SEBI's new regulations for Small and Medium REITs (SMREITs) opened fractional ownership (FOP) of yield-based real estate assets to a broader pool of retail investors, which is helping democratize investments in Indian real estate. The new norms are gradually driving the landscape to become more inclusive, as they are aimed to offer existing Fractional Ownership investors increased protection and liquidity in the public marketplace.
According to projections by ICRA, this reform is helping unlock real estate monetization opportunities valued between Rs.67,000 and Rs.71,000 crore, allowing the broader investor segment to capitalize on the sector's untapped potential through fractional ownership. Notably, approximately 530 lakh square feet of office spaces in the top 7 cities qualify for listing under SM REITs, and rent-earning residential properties are being increasingly included, increasing the choices and attractiveness of co-living spaces.

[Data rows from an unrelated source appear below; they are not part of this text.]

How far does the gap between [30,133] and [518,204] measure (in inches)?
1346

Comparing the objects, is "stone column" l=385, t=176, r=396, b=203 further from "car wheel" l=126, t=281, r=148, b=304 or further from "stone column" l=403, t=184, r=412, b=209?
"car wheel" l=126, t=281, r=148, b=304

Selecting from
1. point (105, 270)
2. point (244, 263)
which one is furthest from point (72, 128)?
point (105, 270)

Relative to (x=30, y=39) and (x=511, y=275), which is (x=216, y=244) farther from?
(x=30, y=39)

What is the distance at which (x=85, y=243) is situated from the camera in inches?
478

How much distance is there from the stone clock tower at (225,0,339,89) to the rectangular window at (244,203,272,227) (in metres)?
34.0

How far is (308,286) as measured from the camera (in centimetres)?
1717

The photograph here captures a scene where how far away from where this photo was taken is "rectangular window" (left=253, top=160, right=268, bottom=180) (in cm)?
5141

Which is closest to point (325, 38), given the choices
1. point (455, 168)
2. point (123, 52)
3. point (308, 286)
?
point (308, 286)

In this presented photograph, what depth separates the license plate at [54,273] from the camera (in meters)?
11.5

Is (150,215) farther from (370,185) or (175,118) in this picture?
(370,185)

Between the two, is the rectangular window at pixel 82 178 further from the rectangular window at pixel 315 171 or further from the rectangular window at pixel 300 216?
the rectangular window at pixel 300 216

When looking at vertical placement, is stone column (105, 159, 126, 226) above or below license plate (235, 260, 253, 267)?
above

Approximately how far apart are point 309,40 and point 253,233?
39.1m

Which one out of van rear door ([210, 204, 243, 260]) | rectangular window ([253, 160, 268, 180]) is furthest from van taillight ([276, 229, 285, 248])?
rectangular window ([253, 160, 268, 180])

The new norms have already prompted a shift within the investment space, as seen by several platforms such as Strata, Propshare, and Asset Monk's decision to move their existing FOP portfolios into SMREITs, which is creating avenues for retail investors to directly participate in the real estate's growth. SEBI's move to establish uniform guidelines backed by the following traits, scope, and features of SMREIT is expected to continue garnering the retail investors' interest, driving significant momentum in the Indian REIT space.
Transparency in Structure
SMREITs are structured as Trusts managed by Trustees, an Investment Manager (IM), and Special Purpose Vehicle(s) (SPVs) that hold the assets. This clear setup is helping assure transparency and a sense of governance among unit-holders, installing more confidence among investors.

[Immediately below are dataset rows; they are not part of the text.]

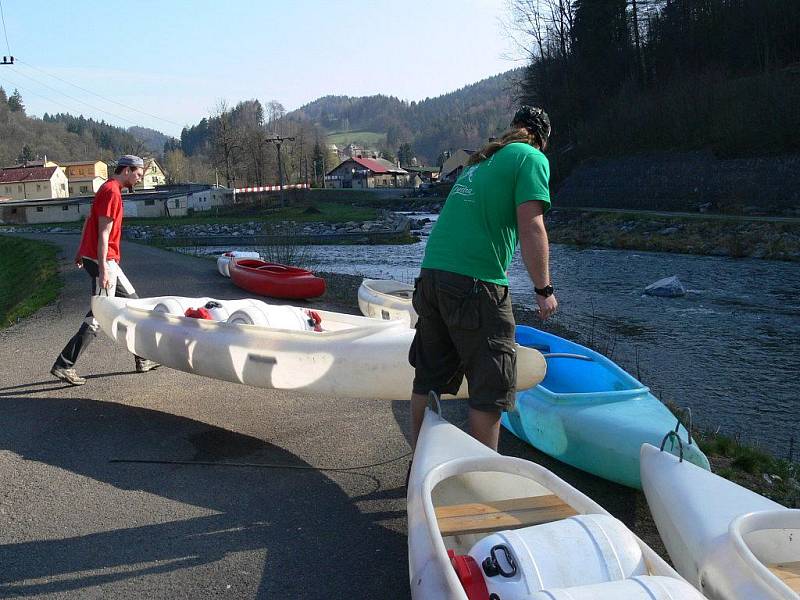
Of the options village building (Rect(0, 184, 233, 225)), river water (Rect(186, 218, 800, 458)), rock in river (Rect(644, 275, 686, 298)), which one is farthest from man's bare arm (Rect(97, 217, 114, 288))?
village building (Rect(0, 184, 233, 225))

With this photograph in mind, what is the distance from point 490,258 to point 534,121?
78cm

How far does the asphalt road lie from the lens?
3480mm

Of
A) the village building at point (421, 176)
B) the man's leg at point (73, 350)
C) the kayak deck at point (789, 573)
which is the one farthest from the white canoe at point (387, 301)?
the village building at point (421, 176)

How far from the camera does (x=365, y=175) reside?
370 feet

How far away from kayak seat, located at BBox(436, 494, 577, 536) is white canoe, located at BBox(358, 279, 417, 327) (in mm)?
5324

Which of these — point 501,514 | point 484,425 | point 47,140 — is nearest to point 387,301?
point 484,425

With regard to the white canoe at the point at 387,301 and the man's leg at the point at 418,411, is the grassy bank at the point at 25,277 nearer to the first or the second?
the white canoe at the point at 387,301

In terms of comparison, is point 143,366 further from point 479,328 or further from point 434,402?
point 479,328

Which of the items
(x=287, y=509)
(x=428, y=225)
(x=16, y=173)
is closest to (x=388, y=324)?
(x=287, y=509)

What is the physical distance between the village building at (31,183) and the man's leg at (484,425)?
3976 inches

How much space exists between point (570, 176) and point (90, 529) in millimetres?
45891

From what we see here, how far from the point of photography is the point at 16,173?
95062 millimetres

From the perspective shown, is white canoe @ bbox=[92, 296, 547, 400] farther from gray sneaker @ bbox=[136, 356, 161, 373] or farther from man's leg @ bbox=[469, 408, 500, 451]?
gray sneaker @ bbox=[136, 356, 161, 373]

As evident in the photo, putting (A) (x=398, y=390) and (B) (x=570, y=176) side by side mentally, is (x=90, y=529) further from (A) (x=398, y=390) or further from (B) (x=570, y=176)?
(B) (x=570, y=176)
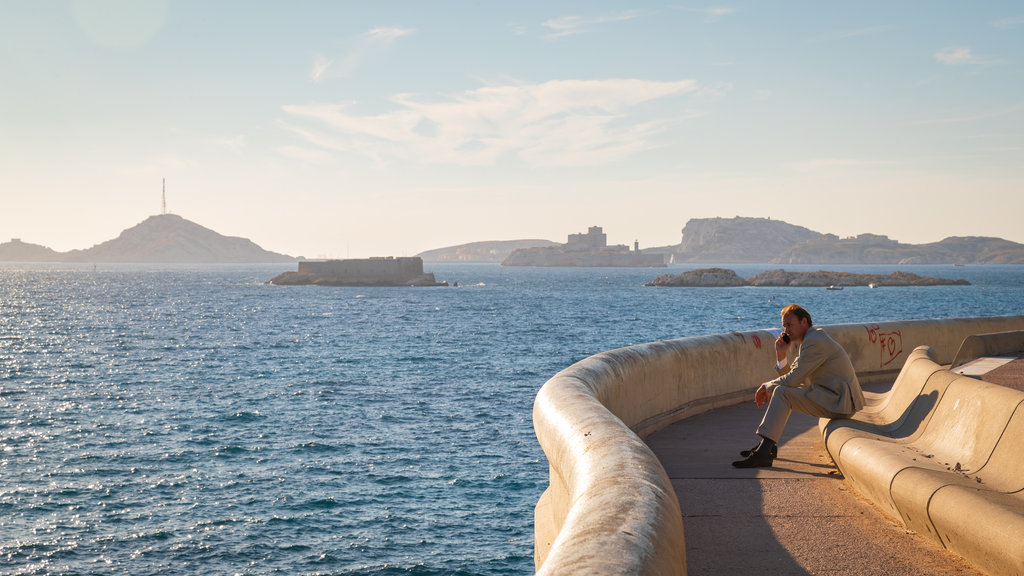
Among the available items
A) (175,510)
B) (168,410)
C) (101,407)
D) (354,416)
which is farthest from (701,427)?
(101,407)

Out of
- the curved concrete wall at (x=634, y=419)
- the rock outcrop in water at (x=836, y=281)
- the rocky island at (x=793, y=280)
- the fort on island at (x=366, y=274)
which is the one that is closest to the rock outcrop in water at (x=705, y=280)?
the rocky island at (x=793, y=280)

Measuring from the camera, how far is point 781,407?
6.22 metres

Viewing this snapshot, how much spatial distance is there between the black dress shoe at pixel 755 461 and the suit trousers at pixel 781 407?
5.5 inches

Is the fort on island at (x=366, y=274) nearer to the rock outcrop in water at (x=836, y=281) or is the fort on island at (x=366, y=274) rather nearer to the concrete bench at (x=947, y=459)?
the rock outcrop in water at (x=836, y=281)

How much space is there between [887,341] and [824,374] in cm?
541

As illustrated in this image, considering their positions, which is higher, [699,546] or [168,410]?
[699,546]

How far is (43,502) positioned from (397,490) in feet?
26.8

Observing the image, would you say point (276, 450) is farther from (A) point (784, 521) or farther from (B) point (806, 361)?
(A) point (784, 521)

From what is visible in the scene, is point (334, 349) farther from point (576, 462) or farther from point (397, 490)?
point (576, 462)

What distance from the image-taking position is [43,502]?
61.5ft

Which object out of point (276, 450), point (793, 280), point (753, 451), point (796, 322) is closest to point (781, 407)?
point (753, 451)

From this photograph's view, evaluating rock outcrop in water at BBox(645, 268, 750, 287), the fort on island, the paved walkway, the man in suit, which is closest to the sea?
the paved walkway

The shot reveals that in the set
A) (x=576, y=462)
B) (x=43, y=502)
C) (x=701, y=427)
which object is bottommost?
(x=43, y=502)

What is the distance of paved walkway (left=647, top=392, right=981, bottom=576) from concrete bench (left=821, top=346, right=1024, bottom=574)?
0.15 metres
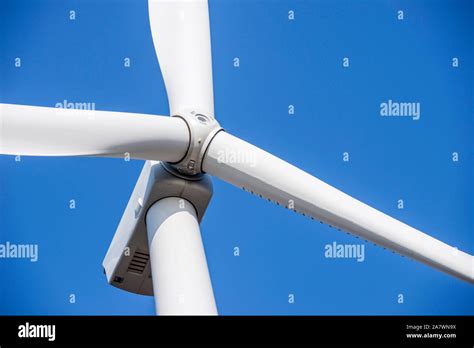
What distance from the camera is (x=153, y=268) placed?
9.34 m

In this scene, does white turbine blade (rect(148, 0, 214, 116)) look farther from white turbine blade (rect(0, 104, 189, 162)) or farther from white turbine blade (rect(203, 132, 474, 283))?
white turbine blade (rect(203, 132, 474, 283))

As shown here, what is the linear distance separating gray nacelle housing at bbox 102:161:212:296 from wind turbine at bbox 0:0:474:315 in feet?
0.05

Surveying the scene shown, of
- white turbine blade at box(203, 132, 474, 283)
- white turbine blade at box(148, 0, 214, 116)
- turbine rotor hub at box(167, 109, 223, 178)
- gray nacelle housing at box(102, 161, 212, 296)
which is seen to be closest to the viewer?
white turbine blade at box(203, 132, 474, 283)

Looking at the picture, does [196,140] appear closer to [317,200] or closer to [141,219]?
[141,219]

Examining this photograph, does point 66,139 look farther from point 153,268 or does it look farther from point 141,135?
point 153,268

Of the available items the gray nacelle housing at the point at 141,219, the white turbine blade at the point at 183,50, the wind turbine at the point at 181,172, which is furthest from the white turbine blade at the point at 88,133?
the white turbine blade at the point at 183,50

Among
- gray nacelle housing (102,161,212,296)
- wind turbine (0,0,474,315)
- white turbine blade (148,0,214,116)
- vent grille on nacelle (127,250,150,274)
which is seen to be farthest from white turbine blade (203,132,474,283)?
vent grille on nacelle (127,250,150,274)

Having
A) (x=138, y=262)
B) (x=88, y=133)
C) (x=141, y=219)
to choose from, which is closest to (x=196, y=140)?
(x=141, y=219)

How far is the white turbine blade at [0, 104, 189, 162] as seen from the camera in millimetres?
8141

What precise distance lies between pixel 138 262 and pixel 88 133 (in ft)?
10.6

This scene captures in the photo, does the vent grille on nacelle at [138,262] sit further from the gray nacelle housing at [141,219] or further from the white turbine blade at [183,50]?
the white turbine blade at [183,50]

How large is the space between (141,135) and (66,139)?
1057 millimetres

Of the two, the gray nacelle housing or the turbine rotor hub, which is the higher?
the turbine rotor hub
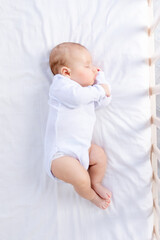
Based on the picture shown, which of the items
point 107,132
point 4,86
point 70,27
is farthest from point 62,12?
point 107,132

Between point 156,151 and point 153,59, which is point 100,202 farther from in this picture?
point 153,59

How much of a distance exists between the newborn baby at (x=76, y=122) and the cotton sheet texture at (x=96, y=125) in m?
0.07

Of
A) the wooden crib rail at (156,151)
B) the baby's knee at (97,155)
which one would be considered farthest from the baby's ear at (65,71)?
the wooden crib rail at (156,151)

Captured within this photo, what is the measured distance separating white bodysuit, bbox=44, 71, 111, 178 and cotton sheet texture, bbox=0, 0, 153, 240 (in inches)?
3.8

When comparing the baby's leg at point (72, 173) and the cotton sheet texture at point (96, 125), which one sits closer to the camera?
the baby's leg at point (72, 173)

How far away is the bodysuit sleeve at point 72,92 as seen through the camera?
1.17 meters

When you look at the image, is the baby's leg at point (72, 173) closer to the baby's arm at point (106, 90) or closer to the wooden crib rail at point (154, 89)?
the baby's arm at point (106, 90)

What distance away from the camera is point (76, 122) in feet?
3.92

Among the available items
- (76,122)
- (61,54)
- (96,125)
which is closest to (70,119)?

Notably, shares of the SPVs are owned by the Trust and are converted into Saleable Units. The IM plays a vital role in the creation and overall management of the SMREIT and is required to hold a minimum of 5% (Un-leveraged) or 15% (leveraged) of the total units issued by the scheme. They must also maintain a minimum net worth of Rs.20 crores. While there is no cap on the fees for the IM, they are prohibited from earning performance-based fees or carrying interest.
Additionally, there are mandatory holding requirements for units issued under the scheme, with specific lock-in periods. However, norms for IMs to hold a substantial stake and maintain a minimum net worth are emerging as barriers, limiting the scope for more SMREITs.

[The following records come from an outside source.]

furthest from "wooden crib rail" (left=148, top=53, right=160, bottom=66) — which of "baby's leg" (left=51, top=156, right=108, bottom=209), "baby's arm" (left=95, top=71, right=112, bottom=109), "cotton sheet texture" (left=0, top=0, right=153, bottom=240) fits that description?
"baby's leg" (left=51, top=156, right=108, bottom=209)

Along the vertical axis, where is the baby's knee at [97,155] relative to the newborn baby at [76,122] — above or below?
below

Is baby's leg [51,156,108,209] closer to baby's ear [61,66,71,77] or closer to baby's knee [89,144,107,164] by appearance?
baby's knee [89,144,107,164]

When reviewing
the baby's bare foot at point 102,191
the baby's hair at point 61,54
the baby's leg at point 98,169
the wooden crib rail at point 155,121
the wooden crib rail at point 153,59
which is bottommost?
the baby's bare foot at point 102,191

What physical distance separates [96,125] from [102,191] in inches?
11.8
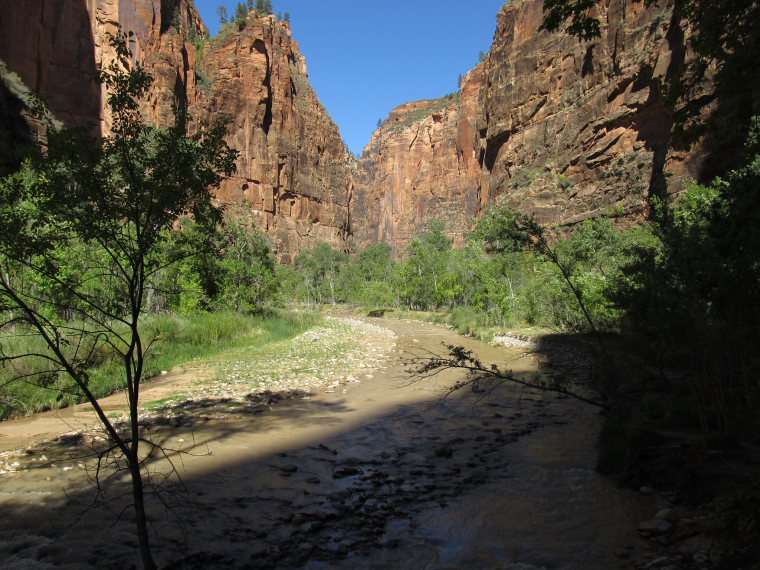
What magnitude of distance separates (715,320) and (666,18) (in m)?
45.1

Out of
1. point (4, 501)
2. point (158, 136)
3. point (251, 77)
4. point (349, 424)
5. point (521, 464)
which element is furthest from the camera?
point (251, 77)

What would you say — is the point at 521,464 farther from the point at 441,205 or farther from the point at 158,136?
the point at 441,205

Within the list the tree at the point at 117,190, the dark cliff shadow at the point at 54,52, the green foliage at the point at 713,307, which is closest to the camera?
the tree at the point at 117,190

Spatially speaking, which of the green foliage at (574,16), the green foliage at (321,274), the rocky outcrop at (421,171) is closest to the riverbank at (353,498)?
the green foliage at (574,16)

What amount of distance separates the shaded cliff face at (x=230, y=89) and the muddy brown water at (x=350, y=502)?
39.4m

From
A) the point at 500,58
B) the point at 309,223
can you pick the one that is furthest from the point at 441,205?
the point at 500,58

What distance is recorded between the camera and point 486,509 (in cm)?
516

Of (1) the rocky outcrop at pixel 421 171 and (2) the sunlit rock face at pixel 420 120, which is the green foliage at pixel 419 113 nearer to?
(1) the rocky outcrop at pixel 421 171

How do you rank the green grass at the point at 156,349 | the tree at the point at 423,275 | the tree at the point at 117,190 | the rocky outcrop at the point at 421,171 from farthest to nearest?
the rocky outcrop at the point at 421,171
the tree at the point at 423,275
the green grass at the point at 156,349
the tree at the point at 117,190

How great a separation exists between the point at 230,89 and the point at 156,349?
270ft

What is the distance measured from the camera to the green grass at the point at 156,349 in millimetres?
9266

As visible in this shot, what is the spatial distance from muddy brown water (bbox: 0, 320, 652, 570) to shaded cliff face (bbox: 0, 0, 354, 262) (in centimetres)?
3938

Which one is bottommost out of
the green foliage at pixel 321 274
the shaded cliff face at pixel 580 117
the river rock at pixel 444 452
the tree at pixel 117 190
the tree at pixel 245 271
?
the river rock at pixel 444 452

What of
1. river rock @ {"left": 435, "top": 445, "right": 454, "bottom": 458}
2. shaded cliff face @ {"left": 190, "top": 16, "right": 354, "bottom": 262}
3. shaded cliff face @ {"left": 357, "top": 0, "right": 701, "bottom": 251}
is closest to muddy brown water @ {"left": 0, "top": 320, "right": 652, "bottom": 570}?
river rock @ {"left": 435, "top": 445, "right": 454, "bottom": 458}
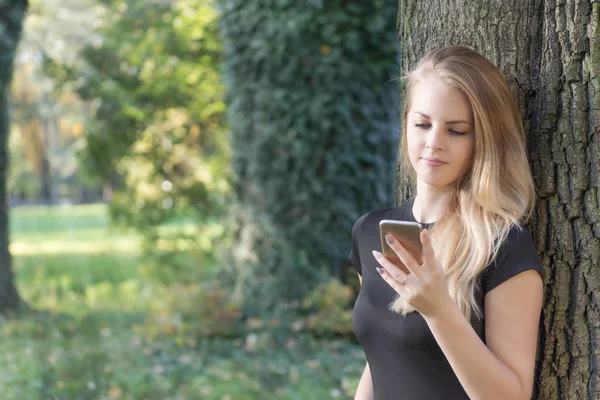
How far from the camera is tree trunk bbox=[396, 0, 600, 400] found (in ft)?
6.16

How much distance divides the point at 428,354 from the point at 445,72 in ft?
2.19

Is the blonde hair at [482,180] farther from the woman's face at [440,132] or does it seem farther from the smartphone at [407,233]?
the smartphone at [407,233]

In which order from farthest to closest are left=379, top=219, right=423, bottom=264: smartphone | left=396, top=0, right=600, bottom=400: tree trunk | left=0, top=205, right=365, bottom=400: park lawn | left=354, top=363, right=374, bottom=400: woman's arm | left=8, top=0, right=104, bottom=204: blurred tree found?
left=8, top=0, right=104, bottom=204: blurred tree < left=0, top=205, right=365, bottom=400: park lawn < left=354, top=363, right=374, bottom=400: woman's arm < left=396, top=0, right=600, bottom=400: tree trunk < left=379, top=219, right=423, bottom=264: smartphone

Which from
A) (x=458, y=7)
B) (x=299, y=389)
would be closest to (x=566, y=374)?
(x=458, y=7)

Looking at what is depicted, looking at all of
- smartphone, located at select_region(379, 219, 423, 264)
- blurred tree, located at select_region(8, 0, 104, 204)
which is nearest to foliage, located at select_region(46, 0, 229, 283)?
blurred tree, located at select_region(8, 0, 104, 204)

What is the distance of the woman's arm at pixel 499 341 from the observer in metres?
1.59

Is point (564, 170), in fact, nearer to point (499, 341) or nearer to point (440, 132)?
point (440, 132)

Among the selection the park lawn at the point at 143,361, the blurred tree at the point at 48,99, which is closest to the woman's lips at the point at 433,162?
the park lawn at the point at 143,361

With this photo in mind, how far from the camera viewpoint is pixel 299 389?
4914 millimetres

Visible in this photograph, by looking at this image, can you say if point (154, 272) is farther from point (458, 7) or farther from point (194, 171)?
point (458, 7)

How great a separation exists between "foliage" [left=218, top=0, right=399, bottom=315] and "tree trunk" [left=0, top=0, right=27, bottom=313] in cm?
213

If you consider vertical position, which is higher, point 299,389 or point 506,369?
point 506,369

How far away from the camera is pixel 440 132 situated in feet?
5.88

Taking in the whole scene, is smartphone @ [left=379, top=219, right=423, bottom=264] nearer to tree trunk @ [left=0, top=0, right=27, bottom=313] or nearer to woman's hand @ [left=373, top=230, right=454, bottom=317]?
woman's hand @ [left=373, top=230, right=454, bottom=317]
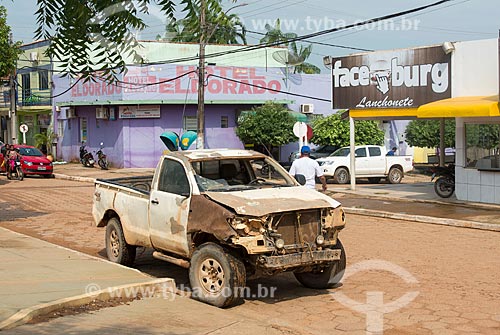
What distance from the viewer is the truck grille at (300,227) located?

Notably, at least 200 individuals shall invest in an SMREIT scheme, given none are related to the Investment manager, and not more than 25% of a scheme can be held by a single investor. Any income-earning assets of the value of Rs.50 crores to Rs.499 crores qualify for coming under SMREITs. These aspects are playing a key role in democratizing the SMREIT structure.
Multi-pool Asset for Stabilized Returns
SMREITs feature a multi-pool asset structure, akin to mutual funds. One SMREIT can open multiple Schemes of with a minimum of Rs.50 crores and a ceiling of Rs.499 crores each. This trait helps stabilize returns on investment and prompts growth through multiple Schemes and through the inherent value increase of the invested assets.
Since the minimum unit size in SMREIT is Rs.10 lakhs, it is a deterrent for Investors compared to low Unit size in investing in REITs. Lowering the Unit size will make SMREITs more inclusive and will enable many retail investors to own a fraction of Grade A property in prime locations such as Whitefield Bengaluru, Bandra Kurla Complex, Mumbai or Golf Course Road in Gurugram, allowing them to generate earnings in the form of rent income or capital appreciation.
Liquid Investment Schemes and SPV Ownership
Investment Managers can raise funds in SMREITs by issuing units and leveraging at the scheme or SPV level, with a leverage cap of 49% of the scheme assets. Each scheme must represent one or more assets of at least Rs.50 crores in value, held within a single or multiple SPVs. Also, SMREITs can invest a minimum of 95% of the funds mobilized by a scheme in fully developed, revenue-generating assets, with the remainder in liquid assets and deposits. This trait ensures stability and helps generate a steady income stream for investors, offering them more liquidity than direct investments in real estate.
Besides these, reliefs for existing FOPs to transition into SMREITs, including exemptions from the minimum unit holding requirements and asset size regulations are enabling investors who previously could not get sufficient liquidity to get more liquidity in Units. Similarly, smaller real estate portfolios are now being included in SMREIT, making them accessible to investors.
Wrapping up
The introduction of SMREITs has prompted a significant innovation in the REIT sector that has broadened the real estate investment opportunities for retail investors. However, reforms to lower the minimum unit value and simplify the net worth and lock-in requirements for Investment managers could help ensure the long-term success, growth and accessibility of Indian SMREITs.